EXTRACTED TEXT>
-=-=-

Alternative suggestions that have been made to protect vulnerable persons from entering into predatory marriages include the training of registrars to look for signs of mental incapacity, with the ability to stop a marriage in the event of any doubt. Registrars are already given guidance on ensuring that parties to a marriage have capacity to marry – insofar as it is suggested that this should extend to capacity to make a will, this would undoubtedly put significant pressure and extra responsibilities on registrars to undertake assessments of testamentary capacity and potentially seek medical reports. This is unlikely to be a satisfactory solution.
The question which many families may face is what steps can be taken to protect vulnerable family members and those who may be susceptible to coercion. In many cases, family members are deliberately isolated from the vulnerable party and may be unaware of what steps may have been taken or even if a wedding has taken place. Where there is a concern that a person is being – or has been – manoeuvred into a marriage where they lack capacity to marry, or are being coerced into marriage, it may be possible to obtain a forced marriage protection order (FMPO) under the Family Law Act 1996. For the purposes of the act, “force” includes coercion by threats or other psychological means. The court has held that a marriage to an incapacitated individual is a forced marriage. If the marriage has already taken place, it may be possible to have it annulled pursuant to section 12 of the Matrimonial Causes Act 1973.

-=-=-

EXTRACTED MATERIAL>
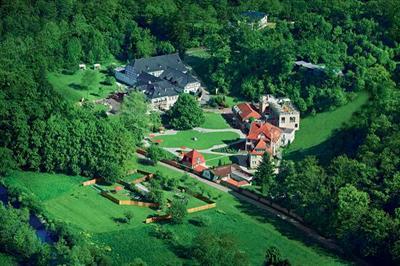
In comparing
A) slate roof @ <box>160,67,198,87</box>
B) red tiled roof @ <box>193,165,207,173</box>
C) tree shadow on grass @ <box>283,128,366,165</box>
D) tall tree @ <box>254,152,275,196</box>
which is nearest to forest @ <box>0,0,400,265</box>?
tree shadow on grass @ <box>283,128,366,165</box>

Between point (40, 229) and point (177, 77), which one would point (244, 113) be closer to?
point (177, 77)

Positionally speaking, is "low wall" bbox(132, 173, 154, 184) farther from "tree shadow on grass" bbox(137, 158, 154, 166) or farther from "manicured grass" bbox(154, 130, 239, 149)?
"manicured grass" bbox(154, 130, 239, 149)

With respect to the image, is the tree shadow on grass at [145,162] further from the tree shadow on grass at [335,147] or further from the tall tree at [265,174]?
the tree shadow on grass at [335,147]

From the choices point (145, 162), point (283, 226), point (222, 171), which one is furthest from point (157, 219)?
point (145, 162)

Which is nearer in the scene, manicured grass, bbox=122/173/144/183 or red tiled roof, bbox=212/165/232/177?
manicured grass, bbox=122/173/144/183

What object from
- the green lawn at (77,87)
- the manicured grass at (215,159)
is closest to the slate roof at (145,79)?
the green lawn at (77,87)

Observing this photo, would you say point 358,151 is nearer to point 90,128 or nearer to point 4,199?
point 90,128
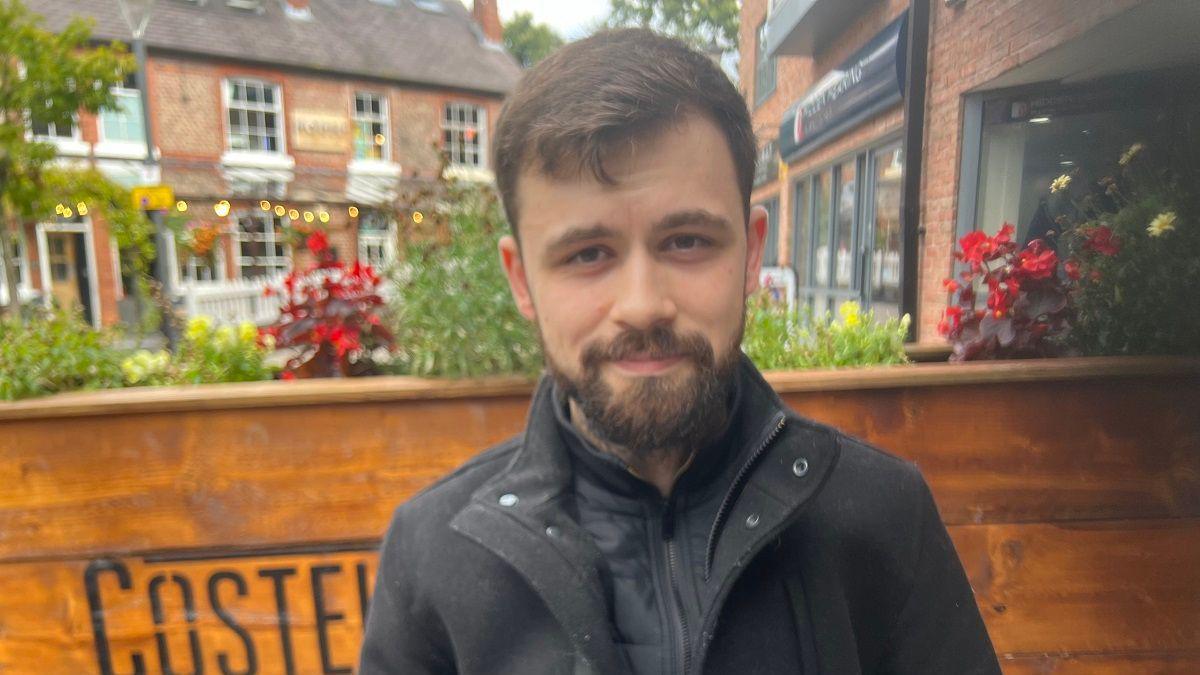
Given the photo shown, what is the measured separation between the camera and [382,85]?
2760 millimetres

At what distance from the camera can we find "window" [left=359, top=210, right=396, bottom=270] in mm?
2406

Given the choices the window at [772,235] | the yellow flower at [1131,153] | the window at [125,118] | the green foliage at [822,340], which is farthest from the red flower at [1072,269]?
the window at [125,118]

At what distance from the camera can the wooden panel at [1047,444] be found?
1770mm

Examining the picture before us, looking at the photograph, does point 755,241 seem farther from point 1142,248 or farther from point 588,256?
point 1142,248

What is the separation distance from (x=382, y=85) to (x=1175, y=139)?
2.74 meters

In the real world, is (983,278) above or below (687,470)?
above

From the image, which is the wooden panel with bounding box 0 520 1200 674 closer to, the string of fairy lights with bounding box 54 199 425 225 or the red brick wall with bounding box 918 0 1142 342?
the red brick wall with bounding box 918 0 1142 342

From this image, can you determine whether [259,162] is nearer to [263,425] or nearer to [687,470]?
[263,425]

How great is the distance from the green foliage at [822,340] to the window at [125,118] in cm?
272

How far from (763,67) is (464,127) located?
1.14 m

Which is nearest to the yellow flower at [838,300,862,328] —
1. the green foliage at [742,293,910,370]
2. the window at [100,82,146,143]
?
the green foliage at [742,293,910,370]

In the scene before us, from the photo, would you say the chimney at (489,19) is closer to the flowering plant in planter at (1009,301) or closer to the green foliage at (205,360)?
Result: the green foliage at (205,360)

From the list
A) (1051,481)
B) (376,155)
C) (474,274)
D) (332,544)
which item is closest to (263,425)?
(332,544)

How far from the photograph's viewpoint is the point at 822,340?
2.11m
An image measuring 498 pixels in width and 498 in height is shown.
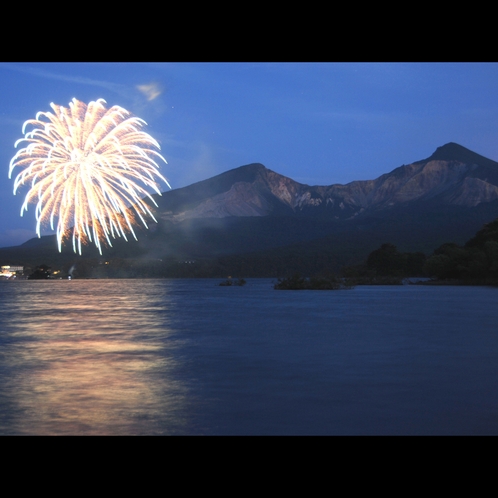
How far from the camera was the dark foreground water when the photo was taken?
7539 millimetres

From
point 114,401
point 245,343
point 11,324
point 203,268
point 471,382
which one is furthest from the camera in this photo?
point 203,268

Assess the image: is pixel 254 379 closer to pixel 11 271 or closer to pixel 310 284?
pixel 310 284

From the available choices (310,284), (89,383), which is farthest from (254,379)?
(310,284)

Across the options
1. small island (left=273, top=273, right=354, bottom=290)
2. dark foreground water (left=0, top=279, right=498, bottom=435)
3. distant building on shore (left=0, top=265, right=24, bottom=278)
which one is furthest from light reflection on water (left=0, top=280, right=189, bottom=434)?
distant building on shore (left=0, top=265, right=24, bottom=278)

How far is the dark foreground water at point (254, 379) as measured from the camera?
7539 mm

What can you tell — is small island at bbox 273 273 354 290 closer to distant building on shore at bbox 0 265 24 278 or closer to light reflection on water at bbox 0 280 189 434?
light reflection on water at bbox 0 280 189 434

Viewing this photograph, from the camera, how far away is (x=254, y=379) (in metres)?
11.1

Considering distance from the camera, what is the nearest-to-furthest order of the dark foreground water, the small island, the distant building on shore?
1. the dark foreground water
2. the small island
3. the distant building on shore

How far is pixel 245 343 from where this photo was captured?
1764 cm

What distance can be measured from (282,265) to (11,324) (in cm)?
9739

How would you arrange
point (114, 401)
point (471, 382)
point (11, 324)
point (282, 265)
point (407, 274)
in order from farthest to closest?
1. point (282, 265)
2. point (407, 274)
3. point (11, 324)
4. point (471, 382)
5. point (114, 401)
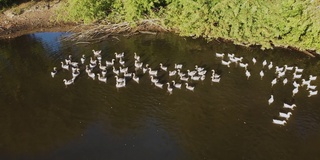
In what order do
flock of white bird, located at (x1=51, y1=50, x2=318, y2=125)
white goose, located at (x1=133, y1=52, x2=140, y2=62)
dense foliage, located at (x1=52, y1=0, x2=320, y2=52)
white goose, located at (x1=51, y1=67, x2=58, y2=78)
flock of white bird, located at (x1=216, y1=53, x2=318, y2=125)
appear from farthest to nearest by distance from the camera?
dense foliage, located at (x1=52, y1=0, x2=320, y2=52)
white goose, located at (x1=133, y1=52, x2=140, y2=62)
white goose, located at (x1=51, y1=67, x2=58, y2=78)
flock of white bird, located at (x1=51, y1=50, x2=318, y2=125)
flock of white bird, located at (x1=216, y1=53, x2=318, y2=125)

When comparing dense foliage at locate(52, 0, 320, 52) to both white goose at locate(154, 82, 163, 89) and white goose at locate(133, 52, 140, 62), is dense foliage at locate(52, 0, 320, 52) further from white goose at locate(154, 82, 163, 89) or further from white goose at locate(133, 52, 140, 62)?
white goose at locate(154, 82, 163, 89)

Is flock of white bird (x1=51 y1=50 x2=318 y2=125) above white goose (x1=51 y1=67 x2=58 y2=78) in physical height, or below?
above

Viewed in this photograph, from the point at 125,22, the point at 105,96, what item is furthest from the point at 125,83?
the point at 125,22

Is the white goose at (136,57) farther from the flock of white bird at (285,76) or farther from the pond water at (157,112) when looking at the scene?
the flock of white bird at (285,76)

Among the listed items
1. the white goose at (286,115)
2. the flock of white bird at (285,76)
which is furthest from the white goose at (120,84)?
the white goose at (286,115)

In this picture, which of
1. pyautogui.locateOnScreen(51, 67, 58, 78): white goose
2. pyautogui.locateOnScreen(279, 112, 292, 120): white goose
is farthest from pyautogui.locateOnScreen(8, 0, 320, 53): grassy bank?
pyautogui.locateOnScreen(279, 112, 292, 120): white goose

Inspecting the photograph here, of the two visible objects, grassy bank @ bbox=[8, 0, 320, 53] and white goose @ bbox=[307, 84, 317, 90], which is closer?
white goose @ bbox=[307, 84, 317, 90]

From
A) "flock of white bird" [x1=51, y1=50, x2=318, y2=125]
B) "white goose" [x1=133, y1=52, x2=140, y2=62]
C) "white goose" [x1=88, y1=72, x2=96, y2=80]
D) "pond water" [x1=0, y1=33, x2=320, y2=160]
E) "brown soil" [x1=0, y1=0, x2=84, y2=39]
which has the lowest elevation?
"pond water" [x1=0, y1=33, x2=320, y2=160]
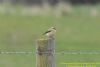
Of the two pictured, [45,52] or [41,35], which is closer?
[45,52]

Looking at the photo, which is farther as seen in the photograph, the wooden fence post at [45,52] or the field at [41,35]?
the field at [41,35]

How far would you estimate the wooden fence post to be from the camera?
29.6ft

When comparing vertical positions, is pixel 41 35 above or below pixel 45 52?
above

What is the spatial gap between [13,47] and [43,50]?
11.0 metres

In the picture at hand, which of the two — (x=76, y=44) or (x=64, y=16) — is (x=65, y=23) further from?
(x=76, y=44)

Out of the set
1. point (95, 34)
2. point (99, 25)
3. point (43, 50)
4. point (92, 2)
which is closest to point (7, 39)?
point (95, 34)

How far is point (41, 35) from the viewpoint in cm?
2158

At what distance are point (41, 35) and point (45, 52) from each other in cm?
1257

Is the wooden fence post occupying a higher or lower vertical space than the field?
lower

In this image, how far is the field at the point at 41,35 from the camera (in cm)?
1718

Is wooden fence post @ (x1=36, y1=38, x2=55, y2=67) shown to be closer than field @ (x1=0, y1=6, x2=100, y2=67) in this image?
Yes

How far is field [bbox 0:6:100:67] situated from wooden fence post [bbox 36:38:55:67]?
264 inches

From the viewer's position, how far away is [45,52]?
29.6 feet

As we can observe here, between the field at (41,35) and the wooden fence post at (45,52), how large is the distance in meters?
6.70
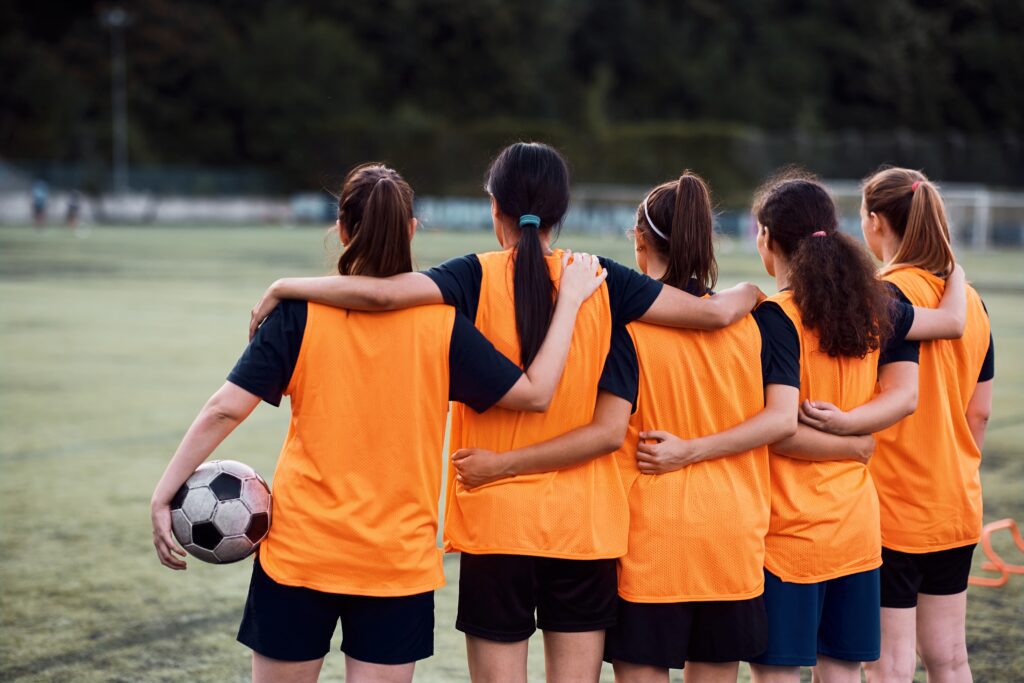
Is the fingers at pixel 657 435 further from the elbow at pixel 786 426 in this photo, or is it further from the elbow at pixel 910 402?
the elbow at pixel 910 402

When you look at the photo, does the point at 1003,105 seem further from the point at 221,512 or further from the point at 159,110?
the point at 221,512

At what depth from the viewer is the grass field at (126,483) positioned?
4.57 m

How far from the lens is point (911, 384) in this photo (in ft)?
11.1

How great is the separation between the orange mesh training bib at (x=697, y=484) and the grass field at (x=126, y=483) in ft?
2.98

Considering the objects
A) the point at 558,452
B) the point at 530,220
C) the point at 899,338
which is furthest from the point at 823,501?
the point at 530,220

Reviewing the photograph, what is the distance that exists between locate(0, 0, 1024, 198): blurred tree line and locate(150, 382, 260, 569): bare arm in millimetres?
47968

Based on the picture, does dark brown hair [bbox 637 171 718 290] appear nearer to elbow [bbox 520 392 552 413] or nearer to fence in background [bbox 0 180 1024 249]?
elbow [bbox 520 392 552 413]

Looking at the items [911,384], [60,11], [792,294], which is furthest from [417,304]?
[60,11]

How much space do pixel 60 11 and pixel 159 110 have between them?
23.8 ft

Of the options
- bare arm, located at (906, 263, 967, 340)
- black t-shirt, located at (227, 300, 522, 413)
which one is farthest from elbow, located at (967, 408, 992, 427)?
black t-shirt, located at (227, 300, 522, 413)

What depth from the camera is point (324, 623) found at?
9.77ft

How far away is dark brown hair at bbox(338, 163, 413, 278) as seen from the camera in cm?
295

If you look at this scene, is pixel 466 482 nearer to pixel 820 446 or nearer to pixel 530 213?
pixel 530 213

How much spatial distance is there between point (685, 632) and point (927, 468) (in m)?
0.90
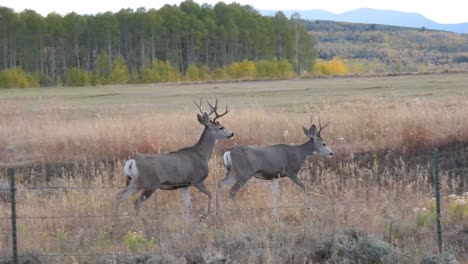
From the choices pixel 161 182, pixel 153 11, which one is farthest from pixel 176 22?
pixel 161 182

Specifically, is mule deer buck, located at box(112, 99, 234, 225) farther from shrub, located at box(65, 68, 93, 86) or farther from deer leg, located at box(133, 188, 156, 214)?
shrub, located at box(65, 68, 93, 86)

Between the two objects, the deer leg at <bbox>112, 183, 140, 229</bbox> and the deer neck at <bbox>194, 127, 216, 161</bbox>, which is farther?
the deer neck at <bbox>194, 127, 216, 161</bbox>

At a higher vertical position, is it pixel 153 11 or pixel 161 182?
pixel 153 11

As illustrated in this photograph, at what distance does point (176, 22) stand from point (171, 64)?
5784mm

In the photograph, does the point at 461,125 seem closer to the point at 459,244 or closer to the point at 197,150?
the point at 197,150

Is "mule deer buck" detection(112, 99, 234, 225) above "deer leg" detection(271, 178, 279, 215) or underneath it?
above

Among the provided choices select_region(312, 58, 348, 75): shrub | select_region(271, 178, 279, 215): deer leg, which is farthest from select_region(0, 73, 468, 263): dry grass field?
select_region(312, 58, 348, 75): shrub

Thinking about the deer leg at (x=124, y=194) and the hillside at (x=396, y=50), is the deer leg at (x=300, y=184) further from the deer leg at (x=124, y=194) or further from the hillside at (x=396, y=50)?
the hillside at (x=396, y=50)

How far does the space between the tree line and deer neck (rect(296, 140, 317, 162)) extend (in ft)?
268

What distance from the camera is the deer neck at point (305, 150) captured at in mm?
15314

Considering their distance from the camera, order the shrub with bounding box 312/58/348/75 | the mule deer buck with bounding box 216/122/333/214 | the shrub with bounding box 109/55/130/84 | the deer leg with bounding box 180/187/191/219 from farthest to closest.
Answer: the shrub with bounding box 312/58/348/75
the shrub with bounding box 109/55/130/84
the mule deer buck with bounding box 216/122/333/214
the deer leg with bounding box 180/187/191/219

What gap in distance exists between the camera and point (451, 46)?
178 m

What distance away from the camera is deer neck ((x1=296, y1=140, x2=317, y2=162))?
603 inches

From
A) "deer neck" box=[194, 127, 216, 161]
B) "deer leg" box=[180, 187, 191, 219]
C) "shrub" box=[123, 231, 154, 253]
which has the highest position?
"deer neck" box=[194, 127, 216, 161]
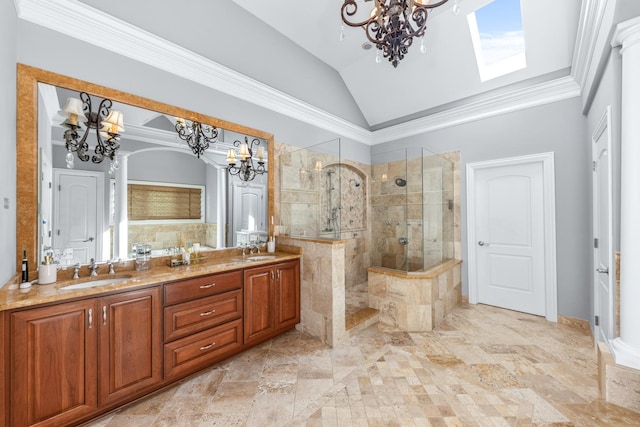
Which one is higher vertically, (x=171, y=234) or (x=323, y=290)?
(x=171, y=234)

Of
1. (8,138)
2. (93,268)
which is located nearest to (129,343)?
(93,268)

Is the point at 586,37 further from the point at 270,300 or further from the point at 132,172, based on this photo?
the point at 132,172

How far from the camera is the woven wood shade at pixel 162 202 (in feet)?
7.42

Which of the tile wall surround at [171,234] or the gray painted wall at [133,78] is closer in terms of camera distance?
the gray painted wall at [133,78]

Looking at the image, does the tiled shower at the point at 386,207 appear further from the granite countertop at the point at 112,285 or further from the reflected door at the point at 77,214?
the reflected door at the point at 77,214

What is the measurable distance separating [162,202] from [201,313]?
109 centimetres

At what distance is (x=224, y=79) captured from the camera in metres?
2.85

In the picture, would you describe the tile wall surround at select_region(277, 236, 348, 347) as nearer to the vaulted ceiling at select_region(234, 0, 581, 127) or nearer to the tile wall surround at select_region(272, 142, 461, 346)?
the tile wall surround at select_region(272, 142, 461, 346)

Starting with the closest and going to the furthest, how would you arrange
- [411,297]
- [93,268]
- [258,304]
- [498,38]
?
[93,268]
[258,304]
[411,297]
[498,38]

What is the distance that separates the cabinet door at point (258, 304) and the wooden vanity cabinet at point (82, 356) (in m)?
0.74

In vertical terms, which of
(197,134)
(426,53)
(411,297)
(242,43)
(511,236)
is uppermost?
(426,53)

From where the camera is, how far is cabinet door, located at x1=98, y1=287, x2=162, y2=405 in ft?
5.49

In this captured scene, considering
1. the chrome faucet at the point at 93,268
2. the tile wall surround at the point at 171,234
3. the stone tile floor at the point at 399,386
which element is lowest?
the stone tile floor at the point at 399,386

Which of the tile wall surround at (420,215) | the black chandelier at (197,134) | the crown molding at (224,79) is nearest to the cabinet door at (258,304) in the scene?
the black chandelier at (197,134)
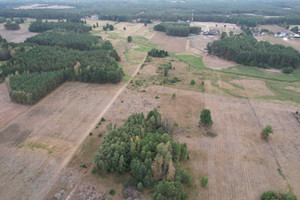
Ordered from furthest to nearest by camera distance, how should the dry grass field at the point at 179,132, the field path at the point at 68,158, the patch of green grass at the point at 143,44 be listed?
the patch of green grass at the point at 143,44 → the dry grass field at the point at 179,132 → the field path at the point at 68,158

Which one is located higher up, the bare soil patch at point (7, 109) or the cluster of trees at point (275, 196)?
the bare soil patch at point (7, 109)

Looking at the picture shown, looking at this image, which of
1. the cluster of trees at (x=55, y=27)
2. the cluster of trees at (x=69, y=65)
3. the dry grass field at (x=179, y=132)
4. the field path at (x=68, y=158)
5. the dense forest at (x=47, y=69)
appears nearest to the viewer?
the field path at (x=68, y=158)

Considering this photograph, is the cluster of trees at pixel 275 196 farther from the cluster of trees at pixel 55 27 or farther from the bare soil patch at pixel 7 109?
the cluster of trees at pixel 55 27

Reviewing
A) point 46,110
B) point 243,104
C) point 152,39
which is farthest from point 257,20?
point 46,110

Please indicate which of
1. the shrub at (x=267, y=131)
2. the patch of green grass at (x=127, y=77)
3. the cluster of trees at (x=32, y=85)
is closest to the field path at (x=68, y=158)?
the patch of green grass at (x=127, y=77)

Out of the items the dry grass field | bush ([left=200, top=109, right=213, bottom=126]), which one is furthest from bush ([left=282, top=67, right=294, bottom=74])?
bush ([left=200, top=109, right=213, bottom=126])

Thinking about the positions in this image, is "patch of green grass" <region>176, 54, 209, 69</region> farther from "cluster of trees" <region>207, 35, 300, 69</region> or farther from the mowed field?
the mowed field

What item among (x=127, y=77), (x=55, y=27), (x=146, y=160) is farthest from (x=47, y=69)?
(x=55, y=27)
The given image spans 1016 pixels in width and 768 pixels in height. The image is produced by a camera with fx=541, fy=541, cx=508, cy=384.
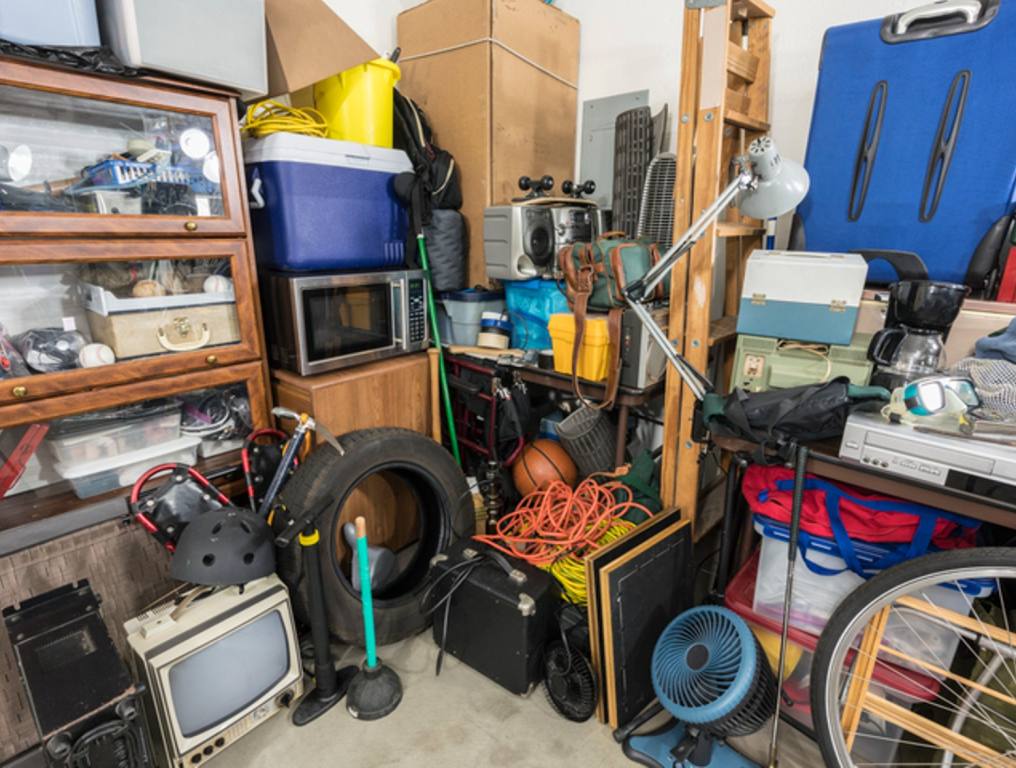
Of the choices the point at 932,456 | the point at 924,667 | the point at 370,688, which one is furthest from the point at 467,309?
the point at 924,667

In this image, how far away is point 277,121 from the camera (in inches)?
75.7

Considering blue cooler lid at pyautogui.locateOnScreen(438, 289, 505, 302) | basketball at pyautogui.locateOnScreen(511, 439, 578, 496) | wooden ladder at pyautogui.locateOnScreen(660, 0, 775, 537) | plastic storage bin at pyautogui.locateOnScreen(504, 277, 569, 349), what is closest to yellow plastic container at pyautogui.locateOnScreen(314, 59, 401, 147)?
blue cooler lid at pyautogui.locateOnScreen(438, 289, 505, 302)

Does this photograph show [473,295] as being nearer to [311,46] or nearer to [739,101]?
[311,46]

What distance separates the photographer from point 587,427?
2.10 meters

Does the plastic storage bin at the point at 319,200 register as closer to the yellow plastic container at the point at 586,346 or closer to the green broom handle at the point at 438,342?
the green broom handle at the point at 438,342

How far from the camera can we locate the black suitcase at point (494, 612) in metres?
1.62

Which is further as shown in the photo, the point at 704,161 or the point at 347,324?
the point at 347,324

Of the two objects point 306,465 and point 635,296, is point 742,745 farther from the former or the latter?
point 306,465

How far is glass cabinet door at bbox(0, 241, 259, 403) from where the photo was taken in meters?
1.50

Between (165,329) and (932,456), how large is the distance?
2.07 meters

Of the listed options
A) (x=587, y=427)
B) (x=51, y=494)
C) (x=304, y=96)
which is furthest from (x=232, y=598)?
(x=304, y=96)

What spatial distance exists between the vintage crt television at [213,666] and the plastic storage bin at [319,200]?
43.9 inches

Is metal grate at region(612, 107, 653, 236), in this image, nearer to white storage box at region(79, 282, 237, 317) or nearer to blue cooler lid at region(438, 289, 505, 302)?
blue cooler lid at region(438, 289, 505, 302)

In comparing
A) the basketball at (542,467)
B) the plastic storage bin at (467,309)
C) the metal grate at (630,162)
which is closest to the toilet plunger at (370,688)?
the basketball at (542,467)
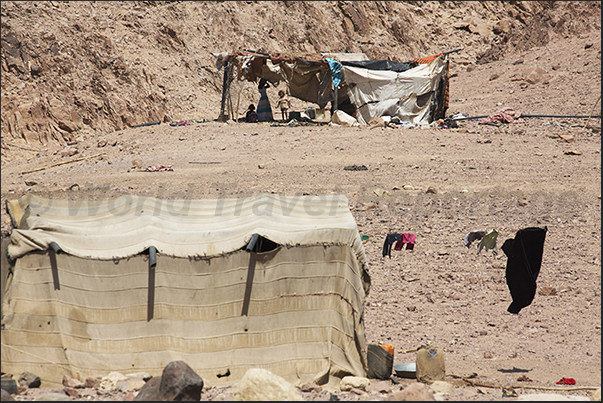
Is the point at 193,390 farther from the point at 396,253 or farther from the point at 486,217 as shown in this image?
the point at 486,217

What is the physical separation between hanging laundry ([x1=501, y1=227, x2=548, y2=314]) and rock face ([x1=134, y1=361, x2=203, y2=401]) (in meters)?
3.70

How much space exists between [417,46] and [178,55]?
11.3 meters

-=-=-

WHAT NEEDS TO BE DONE> Please extract the passage of the text on predatory marriages from "Alternative suggestions that" up to and including "a satisfactory solution.".

WRITTEN RESPONSE>
Alternative suggestions that have been made to protect vulnerable persons from entering into predatory marriages include the training of registrars to look for signs of mental incapacity, with the ability to stop a marriage in the event of any doubt. Registrars are already given guidance on ensuring that parties to a marriage have capacity to marry – insofar as it is suggested that this should extend to capacity to make a will, this would undoubtedly put significant pressure and extra responsibilities on registrars to undertake assessments of testamentary capacity and potentially seek medical reports. This is unlikely to be a satisfactory solution.